The answer must be every line of the records below that contains the word "Zealand".

[Saved data entries]
********

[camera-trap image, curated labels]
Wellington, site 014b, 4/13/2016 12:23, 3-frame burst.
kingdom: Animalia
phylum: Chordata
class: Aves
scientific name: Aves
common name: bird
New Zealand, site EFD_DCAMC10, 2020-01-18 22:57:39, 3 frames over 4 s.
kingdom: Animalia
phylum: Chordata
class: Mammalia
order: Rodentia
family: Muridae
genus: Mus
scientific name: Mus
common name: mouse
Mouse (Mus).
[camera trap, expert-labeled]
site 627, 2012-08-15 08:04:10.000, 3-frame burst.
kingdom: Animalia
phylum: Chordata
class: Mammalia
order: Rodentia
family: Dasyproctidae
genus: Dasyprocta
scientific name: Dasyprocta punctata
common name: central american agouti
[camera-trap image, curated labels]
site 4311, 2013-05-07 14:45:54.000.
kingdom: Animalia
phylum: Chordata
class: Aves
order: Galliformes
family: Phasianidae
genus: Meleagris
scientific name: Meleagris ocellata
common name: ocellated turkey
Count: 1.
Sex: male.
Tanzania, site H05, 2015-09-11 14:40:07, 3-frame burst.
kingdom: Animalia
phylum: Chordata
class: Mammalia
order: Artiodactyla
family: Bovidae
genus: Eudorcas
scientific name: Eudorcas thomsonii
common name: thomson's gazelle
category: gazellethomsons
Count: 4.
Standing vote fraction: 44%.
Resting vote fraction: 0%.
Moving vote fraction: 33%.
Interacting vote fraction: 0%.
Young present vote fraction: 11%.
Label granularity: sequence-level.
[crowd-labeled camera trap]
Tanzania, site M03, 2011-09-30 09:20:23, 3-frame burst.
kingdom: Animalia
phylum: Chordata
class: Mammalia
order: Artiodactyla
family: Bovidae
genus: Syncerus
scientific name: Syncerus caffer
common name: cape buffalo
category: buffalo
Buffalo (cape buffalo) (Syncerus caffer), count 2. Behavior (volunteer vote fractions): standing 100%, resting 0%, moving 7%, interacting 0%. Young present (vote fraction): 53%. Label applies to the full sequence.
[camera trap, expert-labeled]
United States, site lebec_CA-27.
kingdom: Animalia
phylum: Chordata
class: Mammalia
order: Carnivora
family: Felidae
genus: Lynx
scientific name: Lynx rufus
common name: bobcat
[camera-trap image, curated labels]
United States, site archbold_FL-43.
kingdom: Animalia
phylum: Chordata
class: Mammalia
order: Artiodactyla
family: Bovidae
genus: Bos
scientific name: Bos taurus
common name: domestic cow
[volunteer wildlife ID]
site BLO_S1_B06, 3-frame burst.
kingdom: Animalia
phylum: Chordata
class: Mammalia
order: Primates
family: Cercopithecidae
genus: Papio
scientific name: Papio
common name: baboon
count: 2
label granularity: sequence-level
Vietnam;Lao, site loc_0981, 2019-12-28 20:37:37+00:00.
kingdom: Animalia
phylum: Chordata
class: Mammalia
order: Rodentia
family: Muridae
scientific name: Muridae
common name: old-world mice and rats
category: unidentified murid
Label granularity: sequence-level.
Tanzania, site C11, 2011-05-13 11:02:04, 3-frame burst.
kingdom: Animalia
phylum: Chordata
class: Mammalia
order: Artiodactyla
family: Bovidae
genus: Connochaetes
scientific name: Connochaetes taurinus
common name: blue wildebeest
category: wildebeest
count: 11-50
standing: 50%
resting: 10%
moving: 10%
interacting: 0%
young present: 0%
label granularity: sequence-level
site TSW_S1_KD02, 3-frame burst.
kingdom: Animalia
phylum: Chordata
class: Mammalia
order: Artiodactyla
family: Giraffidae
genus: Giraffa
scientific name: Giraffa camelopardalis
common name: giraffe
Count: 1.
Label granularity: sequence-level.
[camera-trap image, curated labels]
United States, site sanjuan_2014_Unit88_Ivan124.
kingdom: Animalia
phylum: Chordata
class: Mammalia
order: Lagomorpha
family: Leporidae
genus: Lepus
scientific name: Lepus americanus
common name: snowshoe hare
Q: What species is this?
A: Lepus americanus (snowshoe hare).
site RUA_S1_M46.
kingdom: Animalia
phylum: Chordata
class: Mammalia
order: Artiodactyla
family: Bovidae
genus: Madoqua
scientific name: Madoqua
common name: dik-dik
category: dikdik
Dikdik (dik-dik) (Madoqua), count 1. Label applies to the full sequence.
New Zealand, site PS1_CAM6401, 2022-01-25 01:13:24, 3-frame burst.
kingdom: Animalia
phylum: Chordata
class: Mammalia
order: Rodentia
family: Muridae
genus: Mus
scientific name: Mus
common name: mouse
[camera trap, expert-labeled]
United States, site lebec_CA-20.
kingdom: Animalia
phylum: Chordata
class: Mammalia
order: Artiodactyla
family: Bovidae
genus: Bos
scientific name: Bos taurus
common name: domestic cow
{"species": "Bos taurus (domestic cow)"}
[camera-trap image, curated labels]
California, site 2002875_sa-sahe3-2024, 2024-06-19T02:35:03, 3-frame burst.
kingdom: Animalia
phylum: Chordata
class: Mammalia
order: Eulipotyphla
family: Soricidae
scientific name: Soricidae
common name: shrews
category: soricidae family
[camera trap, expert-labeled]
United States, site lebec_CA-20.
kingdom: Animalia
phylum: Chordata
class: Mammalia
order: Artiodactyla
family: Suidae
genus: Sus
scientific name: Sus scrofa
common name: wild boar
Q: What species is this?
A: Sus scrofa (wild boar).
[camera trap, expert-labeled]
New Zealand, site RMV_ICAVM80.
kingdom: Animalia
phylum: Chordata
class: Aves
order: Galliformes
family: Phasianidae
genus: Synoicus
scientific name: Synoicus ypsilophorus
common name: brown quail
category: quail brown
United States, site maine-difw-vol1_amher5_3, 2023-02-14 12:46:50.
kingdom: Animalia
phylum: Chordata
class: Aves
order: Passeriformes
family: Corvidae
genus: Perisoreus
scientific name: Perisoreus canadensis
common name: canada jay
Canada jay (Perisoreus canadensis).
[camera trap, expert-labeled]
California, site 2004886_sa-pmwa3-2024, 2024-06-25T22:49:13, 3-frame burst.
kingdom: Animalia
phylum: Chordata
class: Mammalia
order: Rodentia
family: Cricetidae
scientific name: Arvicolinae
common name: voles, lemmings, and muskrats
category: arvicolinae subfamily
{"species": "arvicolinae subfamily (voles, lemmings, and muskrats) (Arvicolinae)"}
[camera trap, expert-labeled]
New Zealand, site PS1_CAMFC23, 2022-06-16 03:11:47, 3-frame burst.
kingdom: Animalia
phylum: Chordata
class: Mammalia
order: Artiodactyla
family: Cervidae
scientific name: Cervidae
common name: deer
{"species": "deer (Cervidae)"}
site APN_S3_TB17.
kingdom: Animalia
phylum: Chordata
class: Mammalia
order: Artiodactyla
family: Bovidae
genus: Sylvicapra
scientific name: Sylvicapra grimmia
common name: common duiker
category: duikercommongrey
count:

********

• _Result of this exercise_:
New Zealand, site EFD_DCAMC10, 2020-01-18 22:57:39, 3 frames over 4 s.
New Zealand, site PS1_CAM6401, 2022-01-25 01:13:24, 3-frame burst.
New Zealand, site RMV_ICAVM80.
New Zealand, site PS1_CAMFC23, 2022-06-16 03:11:47, 3-frame burst.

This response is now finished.